Mussolini once declared My objective is simple I want to make Italy great, respected and feared.
Believing that France and Britain would curtail Hitler’s aggressiveness, Mussolini turned his attention to North Africa to Abyssinia. Its resources were said to include great riches. Using the Italian defeat of Adowa in 1896 and Italy’s subsequent expulsion from Abyssinia as well as the death of 30 Italian soldiers at Walwal in 1934 it was also the last unoccupied area of Africa. Mussolini on the 3rd of October 1935 launched his attack, without first declaring war. Modern weaponry including poison gas, aircraft and tanks, ensured victory over the poorly equipped Ethiopians. Haile Selaisse, the emperor of Abyssinia appealed to the League of Nations and economic sanctions were imposed. Thee however proved of little use as they were only partial and oil and coal were excluded and some states refused to abide them. The attack and conquest of Abyssinia led to the break up of the Stresa Front and the withdrawal of Italy from the League of Nations in December 1937.

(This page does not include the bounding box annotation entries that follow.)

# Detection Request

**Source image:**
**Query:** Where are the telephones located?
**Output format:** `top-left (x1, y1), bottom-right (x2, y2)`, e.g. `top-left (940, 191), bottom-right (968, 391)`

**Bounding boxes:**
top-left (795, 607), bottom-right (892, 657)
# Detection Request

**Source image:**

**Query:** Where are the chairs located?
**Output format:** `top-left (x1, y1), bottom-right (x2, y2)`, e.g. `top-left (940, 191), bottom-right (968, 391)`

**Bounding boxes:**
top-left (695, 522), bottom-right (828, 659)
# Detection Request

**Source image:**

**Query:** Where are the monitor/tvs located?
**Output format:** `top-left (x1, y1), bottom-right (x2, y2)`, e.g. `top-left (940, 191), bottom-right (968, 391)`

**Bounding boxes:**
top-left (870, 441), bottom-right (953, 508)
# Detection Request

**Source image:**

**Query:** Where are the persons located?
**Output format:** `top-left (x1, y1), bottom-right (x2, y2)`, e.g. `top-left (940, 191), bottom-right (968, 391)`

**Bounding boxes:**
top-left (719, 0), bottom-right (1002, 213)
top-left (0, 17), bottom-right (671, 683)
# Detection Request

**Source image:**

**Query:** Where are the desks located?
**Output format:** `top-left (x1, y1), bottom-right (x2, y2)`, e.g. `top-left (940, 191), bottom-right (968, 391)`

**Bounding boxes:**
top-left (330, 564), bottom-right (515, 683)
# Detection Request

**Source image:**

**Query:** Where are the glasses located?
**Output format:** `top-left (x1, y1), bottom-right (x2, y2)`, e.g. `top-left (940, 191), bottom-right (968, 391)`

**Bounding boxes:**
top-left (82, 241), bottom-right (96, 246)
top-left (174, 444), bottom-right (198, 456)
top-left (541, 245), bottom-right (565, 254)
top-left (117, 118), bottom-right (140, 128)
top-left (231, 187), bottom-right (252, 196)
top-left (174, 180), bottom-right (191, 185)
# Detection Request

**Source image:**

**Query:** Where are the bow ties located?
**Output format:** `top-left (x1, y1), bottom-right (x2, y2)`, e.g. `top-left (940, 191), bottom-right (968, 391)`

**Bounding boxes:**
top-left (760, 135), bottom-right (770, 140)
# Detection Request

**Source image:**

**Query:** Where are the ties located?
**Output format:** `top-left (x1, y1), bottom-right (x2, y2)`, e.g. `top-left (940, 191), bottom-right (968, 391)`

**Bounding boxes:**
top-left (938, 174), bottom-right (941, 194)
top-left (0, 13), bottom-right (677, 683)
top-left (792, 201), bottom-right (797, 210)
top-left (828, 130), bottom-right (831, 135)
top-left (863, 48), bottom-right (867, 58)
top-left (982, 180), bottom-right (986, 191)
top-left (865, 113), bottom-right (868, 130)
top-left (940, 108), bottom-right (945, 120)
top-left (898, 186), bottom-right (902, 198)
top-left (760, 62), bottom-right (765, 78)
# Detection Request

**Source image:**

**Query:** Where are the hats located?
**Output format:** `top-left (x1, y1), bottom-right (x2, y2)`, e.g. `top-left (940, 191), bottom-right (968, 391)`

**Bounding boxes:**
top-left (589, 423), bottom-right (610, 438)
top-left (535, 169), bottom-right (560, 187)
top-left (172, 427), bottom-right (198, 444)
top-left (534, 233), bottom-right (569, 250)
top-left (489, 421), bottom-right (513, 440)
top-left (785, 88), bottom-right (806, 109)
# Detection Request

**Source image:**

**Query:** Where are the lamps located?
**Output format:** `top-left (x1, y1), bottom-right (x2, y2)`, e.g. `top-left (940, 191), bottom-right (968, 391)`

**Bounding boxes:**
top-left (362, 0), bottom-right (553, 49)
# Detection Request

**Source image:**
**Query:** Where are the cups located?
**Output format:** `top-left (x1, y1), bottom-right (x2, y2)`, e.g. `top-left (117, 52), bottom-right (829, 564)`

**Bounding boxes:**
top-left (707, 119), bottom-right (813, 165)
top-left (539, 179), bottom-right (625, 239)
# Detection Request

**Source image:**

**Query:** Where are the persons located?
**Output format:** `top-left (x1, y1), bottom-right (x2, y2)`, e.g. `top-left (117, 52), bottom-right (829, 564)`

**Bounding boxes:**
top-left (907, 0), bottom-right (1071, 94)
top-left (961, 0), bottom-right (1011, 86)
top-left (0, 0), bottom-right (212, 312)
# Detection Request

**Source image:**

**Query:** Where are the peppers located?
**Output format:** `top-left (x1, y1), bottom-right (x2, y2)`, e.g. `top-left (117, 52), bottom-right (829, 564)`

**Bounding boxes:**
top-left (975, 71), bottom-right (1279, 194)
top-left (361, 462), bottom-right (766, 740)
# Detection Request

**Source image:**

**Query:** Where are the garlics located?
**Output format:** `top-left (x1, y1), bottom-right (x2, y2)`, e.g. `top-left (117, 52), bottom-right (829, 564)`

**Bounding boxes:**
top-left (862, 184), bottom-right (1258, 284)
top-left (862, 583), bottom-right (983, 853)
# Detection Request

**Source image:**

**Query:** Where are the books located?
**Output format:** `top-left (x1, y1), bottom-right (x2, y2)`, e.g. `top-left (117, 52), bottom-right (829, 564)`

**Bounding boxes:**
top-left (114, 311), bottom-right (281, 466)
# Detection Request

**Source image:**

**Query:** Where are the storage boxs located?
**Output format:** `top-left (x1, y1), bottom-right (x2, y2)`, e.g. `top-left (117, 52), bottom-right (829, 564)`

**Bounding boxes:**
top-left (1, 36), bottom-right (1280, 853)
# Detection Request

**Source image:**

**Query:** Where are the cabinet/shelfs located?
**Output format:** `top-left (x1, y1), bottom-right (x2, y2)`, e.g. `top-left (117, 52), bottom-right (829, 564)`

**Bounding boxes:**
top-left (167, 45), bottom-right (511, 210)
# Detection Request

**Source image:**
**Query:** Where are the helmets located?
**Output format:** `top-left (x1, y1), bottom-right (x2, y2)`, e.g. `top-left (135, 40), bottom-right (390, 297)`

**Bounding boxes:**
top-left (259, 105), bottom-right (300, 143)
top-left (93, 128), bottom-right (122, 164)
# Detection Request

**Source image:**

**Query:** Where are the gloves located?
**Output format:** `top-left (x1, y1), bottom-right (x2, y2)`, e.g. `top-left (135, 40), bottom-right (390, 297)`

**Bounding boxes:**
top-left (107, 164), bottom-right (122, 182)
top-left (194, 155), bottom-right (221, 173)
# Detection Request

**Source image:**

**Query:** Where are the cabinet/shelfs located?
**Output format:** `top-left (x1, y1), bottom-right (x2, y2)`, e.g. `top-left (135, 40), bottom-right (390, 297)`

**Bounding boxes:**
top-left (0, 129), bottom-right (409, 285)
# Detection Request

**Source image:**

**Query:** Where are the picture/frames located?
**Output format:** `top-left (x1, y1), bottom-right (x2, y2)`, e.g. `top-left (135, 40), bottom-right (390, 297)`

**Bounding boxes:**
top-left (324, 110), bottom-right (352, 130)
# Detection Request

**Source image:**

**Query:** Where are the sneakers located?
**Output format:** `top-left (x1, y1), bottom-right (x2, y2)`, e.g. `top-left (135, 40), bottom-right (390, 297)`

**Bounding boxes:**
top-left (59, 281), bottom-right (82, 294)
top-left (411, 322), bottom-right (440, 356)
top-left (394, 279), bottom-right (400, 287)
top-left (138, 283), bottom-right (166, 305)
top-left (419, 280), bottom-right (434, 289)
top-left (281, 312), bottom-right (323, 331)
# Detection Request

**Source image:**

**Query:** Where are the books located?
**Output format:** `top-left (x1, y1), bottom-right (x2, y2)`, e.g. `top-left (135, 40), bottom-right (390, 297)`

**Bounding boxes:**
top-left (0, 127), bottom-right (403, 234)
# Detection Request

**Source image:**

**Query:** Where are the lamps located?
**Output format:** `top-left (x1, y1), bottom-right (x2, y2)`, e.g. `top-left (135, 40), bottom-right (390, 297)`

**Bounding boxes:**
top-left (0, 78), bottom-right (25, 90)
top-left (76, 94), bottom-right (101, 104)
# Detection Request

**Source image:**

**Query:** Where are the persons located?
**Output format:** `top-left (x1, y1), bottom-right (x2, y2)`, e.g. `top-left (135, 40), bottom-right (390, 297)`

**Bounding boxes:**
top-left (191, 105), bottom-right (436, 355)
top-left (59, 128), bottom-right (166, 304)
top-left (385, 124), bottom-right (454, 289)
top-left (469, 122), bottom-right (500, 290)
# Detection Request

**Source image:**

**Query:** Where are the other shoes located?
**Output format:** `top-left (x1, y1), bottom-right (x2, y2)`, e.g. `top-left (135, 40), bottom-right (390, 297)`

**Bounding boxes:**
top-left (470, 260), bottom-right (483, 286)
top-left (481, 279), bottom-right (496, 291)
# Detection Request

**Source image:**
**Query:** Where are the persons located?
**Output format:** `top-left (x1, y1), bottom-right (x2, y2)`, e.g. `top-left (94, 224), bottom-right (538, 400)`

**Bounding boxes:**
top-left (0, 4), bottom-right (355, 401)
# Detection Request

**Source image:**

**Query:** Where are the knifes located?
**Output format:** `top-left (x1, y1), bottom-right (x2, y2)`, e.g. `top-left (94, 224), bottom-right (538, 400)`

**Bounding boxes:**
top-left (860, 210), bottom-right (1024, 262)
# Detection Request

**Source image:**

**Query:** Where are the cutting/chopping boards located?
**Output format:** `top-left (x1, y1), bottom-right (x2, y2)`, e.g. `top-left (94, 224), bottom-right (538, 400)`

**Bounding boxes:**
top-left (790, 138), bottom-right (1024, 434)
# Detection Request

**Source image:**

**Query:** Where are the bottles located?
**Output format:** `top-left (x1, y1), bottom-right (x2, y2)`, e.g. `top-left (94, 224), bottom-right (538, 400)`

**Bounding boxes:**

A further consequence of the Abyssinian attack was that it drove Mussolini to have closer ties with Hitler’s Germany. Hitler was the only major leader not to have criticised Italianaggression and relations between the two now started to improve. Both Hitler and Mussolini supported France and the Nationalists during the Spanish Civil War. For Mussolini there was the attraction of appearing as the staunch opponent of communism and perhaps gaining naval bases in the Balearic Islands from a grateful Franco. Large quantities of planes, weapons and ammunition as well as some 75,000 men were also supplied. However the Spanish Civil War was expensive commitment which brought little reward except to strengthen ties between Rome and Berlin. In November 1937 Italy joined Japan and Germany in the Anti-Comintern Pact.
In September 1938 Mussolini won prestige as a peacemaker when he appeared as the man behind the Munich Conference. Germany’s eventual seizure of the rest of Czechoslovakia in March 1939 pushed Mussolini into proving that Italy also ha the will to conquer and expand. Accordingly, in April he seized Albania, which was an Italian protectorate. In May 1939 Italy signed the Pact of Steel with Germany, which committed Italy to military undertakings.
When Germany invaded Poland and World War II was declared Italians were thunderstruck, as they had not expected war until 1943. Mussolini that Italy was not ready for war unless huge quantities of raw materials and armaments wee forthcoming. Hitler was thus forced to go to war without the aid of his Italian ally.
As the Germans swept all before them Mussolini became convinced that unless he acted quickly the war would be over and Italy would have made no gains. Thus on the 10th of June 1940 Italy joined the war in the side of Germany against what he called ‘the reactionary democracies of the West. This was a decision that ultimately led to his downfall and the collapse of the Fascist state. Any examination of Mussolini’s foreign policy show that his was a complex and contradictory personality, all too willing to believe in the myth of his own infallibility. He had little capacity for long-range planning and was more concerned with the winning of prestige for himself and his Fascist state.